We conclude that, contrary to what is often assumed, a Tobin Tax is feasible and, if appropriately designed, could make a significant contribution to revenue without causing major distortions. However, it would be unlikely to reduce market volatility and could even increase it.
But if you read the report, you'll see that the outcome seems very likely to depend on fine details of how the tax is implemented and of the markets to which it is applied.

Other important studies are this one by Westerhoff and Pellizzari which uses an agent based market model to test how the consequences of a transactions tax might depend on market microstructure. I think this is among the most sophisticated studies done to date (although it can still be improved in many ways and represents a beginning, not an end). There's also an older review from 1993 by Schwert and Seguin that I read and which is useful (sadly, I'm not sure where the link is.... I have a pdf and found it by googling, that's all I can say). Finally, if you have the brave heart to read the original impact assessment of the EC proposal for the tax, it is here. That report doesn't actually mention any research on how the tax will likely influence markets, but only looks at how the macroeconomy might be effected.

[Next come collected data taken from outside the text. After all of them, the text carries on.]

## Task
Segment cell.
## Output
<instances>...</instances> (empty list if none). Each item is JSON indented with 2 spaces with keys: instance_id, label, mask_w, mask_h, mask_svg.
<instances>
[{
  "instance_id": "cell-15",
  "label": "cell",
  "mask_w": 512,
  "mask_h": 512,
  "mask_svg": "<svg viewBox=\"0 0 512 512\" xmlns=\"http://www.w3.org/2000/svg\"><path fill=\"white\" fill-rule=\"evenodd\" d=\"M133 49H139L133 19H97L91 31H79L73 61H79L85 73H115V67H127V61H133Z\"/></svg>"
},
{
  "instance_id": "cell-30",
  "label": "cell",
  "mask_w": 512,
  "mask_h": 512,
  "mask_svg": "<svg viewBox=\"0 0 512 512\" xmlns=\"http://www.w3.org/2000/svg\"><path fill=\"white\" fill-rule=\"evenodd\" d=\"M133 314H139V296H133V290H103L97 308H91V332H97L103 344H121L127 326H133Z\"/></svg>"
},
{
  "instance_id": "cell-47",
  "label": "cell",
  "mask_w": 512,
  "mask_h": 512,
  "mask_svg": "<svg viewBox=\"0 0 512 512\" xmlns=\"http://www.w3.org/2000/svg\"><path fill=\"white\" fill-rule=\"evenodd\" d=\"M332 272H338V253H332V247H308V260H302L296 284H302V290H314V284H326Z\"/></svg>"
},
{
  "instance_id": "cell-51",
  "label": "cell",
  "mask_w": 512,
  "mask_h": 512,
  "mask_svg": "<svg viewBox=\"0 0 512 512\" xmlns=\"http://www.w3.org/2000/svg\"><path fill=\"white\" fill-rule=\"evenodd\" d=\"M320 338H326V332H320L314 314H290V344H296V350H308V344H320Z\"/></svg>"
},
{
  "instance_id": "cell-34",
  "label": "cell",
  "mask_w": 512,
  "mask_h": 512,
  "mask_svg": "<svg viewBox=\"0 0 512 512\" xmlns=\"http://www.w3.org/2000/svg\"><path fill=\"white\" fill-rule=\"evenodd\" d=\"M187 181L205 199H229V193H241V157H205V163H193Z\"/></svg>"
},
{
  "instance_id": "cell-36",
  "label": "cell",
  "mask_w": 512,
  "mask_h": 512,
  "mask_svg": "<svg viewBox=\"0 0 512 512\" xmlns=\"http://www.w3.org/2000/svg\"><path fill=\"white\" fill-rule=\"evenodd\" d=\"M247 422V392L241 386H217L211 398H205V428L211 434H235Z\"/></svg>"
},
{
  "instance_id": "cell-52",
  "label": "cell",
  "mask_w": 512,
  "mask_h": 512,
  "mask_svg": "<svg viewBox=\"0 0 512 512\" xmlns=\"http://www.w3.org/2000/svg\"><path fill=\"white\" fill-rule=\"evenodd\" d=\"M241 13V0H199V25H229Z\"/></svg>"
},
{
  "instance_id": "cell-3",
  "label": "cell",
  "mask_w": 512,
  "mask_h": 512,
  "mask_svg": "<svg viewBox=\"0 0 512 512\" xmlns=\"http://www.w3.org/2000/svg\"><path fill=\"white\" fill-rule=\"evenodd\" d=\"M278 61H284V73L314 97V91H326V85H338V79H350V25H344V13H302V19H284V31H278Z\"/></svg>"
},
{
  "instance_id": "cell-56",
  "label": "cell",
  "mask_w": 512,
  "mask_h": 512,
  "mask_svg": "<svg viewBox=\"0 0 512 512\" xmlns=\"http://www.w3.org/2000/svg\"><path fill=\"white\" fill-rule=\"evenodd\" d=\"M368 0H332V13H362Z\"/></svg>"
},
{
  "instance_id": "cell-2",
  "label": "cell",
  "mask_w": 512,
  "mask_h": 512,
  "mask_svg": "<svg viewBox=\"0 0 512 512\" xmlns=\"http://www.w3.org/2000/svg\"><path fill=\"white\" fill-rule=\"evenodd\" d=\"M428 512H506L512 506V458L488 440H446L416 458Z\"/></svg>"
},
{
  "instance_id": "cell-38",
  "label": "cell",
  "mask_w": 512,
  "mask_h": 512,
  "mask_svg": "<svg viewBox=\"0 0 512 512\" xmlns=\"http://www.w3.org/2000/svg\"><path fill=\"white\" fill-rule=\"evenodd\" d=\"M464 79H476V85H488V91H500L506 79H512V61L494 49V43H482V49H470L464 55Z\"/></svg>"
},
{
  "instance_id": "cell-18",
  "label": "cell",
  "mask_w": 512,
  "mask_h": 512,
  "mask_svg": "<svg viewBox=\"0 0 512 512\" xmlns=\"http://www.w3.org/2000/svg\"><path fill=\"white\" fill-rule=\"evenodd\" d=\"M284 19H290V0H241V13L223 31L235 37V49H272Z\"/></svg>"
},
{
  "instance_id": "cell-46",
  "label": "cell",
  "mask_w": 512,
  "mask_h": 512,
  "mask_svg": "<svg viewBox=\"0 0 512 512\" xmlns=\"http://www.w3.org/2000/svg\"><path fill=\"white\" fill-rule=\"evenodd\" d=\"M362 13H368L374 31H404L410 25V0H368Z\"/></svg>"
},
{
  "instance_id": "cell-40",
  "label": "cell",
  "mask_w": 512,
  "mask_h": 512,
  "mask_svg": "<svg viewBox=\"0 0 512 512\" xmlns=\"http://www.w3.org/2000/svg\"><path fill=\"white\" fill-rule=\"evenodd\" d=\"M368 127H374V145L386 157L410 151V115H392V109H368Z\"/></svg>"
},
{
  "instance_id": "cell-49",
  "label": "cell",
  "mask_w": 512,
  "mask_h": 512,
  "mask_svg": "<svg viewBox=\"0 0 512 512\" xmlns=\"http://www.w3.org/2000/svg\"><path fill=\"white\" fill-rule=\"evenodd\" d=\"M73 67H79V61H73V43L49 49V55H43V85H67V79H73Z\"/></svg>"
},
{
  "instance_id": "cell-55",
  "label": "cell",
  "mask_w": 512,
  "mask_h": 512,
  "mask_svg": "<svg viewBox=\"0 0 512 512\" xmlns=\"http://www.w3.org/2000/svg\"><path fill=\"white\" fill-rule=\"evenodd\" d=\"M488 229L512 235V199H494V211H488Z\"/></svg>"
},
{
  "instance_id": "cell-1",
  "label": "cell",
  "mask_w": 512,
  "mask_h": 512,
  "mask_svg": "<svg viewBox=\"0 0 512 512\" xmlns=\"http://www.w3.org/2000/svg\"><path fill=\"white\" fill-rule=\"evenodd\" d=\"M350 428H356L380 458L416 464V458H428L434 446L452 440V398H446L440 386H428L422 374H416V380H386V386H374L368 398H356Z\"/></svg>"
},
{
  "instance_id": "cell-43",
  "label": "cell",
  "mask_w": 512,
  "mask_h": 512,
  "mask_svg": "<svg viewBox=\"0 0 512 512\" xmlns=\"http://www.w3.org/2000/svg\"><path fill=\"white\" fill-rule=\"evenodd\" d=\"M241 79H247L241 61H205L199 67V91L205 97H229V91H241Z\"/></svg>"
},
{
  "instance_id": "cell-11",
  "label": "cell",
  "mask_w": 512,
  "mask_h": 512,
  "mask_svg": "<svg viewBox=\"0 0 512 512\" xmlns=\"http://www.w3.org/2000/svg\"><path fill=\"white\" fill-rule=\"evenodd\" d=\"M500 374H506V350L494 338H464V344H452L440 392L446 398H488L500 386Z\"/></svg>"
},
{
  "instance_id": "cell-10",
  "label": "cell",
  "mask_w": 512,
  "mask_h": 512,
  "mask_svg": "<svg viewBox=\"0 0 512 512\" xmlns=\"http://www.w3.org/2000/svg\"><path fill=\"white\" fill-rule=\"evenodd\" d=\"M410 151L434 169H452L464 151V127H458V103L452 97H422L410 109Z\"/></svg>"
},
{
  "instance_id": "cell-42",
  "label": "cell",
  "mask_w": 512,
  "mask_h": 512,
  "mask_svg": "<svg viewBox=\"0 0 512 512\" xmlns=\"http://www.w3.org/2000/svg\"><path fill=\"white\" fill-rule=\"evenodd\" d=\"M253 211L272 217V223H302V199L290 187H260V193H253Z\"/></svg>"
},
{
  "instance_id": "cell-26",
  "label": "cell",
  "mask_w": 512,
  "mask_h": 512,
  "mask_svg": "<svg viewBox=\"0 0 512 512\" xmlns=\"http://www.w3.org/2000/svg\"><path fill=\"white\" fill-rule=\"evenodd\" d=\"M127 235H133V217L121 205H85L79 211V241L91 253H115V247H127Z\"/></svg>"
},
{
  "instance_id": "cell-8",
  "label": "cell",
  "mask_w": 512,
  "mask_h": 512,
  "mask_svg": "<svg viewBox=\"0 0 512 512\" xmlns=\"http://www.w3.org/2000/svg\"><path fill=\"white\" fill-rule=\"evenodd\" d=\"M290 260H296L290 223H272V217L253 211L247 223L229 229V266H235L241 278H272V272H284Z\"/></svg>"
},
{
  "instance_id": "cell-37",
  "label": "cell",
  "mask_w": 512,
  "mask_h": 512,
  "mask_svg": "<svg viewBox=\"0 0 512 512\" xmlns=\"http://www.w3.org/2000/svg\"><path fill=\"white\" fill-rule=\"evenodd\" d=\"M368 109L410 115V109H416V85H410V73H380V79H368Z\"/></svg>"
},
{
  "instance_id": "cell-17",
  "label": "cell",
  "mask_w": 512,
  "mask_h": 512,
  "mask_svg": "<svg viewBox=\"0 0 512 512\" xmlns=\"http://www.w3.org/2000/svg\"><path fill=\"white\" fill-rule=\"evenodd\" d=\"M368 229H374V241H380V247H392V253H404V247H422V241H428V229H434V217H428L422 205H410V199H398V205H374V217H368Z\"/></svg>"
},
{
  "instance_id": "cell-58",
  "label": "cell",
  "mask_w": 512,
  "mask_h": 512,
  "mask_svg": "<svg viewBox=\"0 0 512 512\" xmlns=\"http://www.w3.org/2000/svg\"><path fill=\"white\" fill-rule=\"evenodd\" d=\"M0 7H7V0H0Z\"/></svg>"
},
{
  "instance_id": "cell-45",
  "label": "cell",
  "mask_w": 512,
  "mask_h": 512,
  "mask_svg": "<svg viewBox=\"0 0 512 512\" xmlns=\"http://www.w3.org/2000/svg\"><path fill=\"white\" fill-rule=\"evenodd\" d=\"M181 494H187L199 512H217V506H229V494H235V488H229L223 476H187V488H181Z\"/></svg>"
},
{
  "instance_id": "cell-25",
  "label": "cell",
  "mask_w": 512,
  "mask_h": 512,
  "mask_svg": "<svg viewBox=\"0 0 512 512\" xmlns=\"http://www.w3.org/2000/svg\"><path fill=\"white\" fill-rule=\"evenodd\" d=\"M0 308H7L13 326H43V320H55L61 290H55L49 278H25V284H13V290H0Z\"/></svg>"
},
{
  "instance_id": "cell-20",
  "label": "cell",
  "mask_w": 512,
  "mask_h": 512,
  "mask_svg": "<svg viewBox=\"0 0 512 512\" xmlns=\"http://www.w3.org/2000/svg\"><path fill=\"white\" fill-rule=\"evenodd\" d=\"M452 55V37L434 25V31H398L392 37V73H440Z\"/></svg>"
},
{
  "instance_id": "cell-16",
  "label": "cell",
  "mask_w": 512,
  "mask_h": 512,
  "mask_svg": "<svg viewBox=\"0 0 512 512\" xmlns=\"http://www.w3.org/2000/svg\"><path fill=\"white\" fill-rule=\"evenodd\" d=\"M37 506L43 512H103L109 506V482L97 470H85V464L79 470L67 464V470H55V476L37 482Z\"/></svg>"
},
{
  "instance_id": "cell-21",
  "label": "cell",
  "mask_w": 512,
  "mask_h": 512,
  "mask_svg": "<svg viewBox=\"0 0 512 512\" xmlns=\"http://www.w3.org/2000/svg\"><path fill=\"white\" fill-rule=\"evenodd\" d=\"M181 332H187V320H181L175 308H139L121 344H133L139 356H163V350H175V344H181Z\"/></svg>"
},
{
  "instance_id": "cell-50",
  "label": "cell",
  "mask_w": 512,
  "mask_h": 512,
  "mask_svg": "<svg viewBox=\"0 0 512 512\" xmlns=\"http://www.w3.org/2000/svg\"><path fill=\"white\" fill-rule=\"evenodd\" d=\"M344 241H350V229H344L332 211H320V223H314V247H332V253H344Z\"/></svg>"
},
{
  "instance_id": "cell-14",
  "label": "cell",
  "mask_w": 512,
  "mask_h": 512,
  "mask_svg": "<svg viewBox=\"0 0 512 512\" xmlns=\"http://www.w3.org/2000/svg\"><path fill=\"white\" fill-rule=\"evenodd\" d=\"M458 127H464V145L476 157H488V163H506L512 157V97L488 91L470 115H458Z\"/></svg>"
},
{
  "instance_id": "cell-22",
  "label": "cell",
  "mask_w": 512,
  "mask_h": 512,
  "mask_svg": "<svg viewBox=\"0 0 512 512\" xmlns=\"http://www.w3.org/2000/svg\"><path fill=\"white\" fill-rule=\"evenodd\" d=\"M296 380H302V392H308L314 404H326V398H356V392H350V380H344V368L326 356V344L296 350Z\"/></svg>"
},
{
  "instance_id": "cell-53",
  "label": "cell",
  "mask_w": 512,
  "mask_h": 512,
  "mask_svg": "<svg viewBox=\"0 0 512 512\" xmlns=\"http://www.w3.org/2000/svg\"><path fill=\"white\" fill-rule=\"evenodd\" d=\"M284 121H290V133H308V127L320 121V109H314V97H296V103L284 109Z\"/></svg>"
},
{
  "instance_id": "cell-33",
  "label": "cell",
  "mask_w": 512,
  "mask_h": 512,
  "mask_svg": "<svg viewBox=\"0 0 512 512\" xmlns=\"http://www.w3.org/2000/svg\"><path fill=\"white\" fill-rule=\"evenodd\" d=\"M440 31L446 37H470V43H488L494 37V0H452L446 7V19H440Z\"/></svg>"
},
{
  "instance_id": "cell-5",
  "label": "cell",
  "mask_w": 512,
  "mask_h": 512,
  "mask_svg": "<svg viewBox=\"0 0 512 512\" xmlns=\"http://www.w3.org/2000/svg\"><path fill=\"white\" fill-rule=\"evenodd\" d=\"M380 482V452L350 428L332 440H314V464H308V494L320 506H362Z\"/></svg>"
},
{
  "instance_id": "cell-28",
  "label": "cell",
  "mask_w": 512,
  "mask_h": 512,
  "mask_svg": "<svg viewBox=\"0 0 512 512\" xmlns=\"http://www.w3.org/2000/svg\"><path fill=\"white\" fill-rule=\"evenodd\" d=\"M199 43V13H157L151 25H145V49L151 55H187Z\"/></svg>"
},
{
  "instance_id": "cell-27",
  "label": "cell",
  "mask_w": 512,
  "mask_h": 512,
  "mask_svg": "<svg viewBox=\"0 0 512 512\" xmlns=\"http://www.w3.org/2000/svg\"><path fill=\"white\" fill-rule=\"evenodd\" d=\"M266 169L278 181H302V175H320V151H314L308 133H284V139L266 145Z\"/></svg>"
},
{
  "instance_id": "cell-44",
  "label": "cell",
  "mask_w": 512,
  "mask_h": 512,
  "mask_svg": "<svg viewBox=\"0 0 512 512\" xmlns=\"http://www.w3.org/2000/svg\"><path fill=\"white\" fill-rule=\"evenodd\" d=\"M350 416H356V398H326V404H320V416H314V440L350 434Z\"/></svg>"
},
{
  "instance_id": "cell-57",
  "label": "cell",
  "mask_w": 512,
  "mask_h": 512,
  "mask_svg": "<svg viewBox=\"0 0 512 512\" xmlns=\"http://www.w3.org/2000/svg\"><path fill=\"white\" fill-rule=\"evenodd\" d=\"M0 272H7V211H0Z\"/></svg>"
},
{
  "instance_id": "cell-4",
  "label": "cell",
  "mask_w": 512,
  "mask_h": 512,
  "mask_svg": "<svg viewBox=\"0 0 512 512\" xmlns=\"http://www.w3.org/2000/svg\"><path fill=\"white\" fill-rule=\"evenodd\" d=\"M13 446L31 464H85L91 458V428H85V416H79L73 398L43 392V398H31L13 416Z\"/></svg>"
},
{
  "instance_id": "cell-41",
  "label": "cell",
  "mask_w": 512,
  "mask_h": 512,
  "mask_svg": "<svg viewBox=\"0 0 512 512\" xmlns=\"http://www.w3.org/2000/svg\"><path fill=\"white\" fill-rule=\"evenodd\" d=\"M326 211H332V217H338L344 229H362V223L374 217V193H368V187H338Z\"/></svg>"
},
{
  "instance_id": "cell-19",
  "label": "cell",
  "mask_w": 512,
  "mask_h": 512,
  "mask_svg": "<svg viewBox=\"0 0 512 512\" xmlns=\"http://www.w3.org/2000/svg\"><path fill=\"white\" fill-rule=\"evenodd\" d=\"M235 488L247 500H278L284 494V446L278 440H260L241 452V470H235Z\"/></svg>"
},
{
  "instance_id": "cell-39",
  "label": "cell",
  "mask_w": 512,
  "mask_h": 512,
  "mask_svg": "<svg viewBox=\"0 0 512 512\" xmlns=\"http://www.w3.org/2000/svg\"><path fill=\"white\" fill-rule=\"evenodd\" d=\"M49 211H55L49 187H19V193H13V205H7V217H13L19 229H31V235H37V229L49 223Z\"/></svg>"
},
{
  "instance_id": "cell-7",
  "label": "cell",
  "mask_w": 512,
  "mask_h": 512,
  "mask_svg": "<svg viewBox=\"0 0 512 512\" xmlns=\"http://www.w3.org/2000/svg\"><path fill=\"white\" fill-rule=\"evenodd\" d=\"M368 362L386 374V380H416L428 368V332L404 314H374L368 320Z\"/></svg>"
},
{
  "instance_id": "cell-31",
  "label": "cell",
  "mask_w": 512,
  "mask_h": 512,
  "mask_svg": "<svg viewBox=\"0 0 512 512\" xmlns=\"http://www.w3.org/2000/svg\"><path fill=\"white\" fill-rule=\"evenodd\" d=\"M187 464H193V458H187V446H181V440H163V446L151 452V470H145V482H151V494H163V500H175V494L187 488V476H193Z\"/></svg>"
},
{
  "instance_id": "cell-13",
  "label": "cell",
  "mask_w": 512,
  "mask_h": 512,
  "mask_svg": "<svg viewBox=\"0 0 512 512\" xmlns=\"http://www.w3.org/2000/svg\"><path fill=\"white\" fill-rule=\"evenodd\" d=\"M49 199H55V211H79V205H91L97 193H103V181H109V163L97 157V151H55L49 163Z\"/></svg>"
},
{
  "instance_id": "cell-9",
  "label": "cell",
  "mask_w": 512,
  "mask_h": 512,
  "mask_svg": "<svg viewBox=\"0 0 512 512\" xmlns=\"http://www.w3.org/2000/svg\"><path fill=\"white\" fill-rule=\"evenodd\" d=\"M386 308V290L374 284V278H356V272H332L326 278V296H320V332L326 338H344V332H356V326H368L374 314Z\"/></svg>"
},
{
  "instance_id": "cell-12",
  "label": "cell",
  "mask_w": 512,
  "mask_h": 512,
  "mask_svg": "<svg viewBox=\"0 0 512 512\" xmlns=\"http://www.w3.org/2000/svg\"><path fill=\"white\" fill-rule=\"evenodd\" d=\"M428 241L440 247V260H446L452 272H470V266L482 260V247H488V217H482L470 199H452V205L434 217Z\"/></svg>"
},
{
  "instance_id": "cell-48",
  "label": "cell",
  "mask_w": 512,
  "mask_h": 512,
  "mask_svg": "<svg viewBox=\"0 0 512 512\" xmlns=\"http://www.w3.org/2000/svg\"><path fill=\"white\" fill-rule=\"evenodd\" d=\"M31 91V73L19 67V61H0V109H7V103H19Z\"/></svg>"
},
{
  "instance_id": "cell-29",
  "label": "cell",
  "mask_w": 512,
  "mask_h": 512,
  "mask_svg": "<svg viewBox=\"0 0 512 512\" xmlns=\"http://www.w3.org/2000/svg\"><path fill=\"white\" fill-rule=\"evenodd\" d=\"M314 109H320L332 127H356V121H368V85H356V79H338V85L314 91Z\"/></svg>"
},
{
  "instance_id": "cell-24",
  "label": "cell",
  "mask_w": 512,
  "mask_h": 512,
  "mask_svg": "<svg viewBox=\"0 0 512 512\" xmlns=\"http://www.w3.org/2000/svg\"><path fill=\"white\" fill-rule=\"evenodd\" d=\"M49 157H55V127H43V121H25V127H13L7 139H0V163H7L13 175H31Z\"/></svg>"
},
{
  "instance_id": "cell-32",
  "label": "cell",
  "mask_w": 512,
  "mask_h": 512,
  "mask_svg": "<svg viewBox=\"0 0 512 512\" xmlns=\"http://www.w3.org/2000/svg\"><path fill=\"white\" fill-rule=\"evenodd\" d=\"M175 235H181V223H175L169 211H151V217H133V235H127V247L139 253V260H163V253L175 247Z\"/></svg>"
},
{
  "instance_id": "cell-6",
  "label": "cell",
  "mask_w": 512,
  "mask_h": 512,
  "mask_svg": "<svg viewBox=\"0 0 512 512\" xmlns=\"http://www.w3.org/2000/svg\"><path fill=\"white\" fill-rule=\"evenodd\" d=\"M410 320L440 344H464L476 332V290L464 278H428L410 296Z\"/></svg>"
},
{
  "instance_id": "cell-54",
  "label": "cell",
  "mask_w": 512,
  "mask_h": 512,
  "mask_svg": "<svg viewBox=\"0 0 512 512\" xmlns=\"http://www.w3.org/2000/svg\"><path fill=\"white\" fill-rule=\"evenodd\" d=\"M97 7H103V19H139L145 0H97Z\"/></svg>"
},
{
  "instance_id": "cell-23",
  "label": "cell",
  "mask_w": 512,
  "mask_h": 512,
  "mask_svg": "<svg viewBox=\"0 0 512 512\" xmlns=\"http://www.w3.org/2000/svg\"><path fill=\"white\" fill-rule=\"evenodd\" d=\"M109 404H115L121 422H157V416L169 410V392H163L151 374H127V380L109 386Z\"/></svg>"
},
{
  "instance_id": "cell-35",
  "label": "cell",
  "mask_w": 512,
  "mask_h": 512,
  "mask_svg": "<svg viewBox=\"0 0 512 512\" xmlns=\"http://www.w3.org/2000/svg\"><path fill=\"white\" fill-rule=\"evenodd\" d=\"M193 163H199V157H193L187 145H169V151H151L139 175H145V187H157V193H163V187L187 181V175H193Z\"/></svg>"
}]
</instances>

  1. Chances are very high the market will find a way around this tax.. "Be like water"

  2. Very little may be known about transaction taxes, but equally little is known about the long term consequences of hifgh frequency trading!

  3. What is dumb about this kind of approach at redistribution is that it is not really necessary. Since most money is electronic data why not create some of it as
    new money at the press of the button? If a sufficient amoutn is created using conventional Indicators it would probably not lead to serious inflation.